* **Supplied passage**
- - - - -
Friday, 30 October 2009

Jane Austen's Emma



I first read Emma by Jane Austen a decade ago when I studied it in my final year of school. I have never seen an adaptation -not even the 1996 film version with Gwyneth Paltrow- but being a devout fan of the 1995 BBC mini-series of Pride and Prejudice, I was intrigued as to how well they would treat my second favourite Austen novel. I was not disappointed. Although it will never surpass the Pride and Prejudice adaptation in my esteem and affection, I did enjoy Emma and found it, for the most part, well done. I did have initial reservations and mild criticisms whilst watching; I found it flawed in some respects but it is was a faithful adaptation if a little ... unreserved. The language was modernised, not fully but enough that it jarred, and there was an altogether looser tone to their speech, mannerisms and interactions with each other.
- - - - -
* **Activity list**
(1) In the review of the Emma adaptation, how long ago did the writer first read the novel?
(2) Translate this sentence from the review of the Emma adaptation into Spanish: "I first read Emma by Jane Austen a decade ago when I studied it in my final year of school."

* **Provided data**
- - - - -
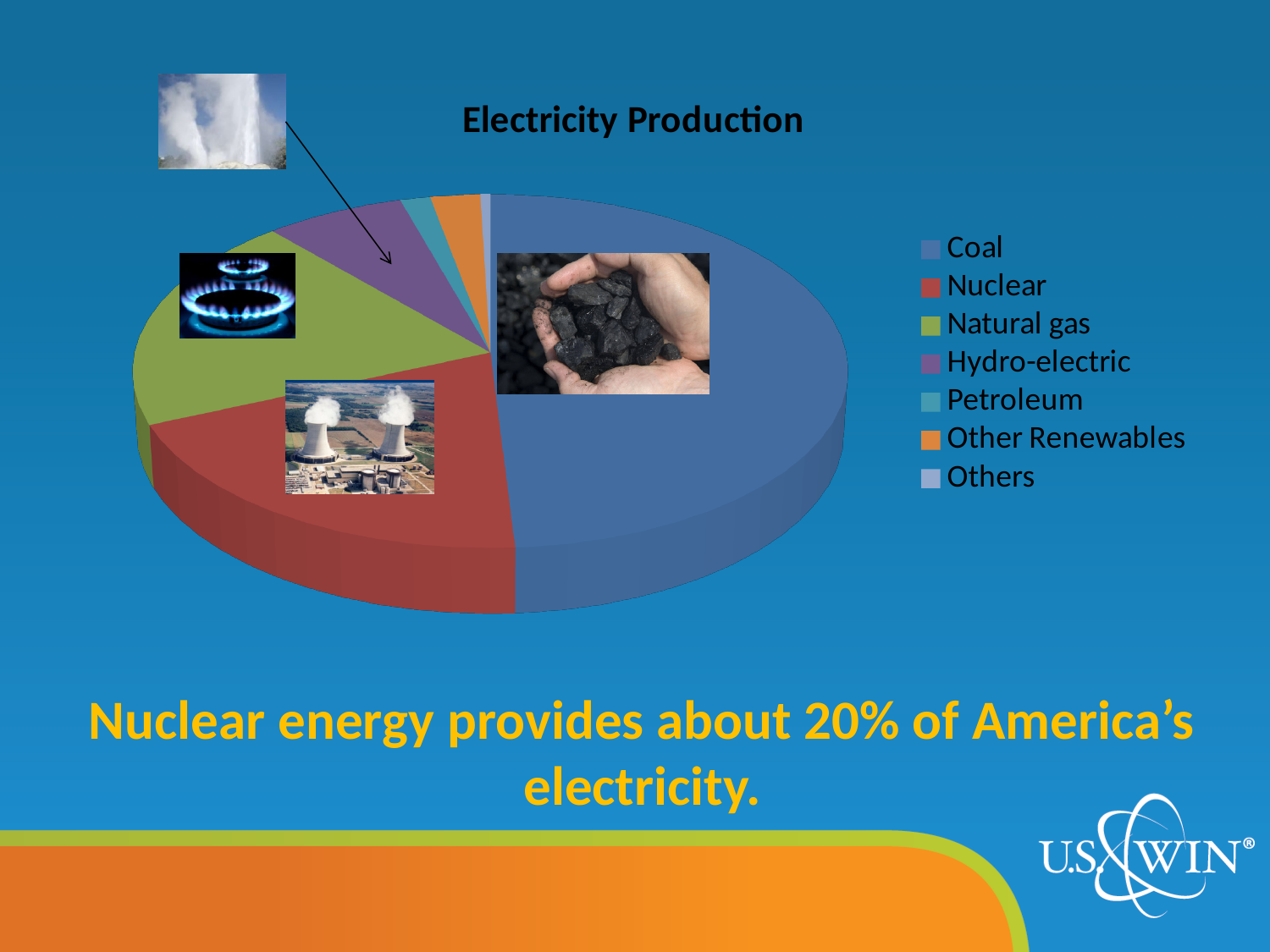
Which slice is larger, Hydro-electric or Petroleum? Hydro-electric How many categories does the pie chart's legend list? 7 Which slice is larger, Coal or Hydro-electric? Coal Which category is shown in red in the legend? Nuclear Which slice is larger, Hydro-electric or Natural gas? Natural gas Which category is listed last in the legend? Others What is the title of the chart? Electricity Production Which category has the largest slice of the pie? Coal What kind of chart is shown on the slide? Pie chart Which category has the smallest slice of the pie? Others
- - - - -
* **Solutions to the problems**
(1) A decade ago, while studying it in the final year of school.

(2) Leí Emma de Jane Austen por primera vez hace una década, cuando la estudié en mi último año de escuela.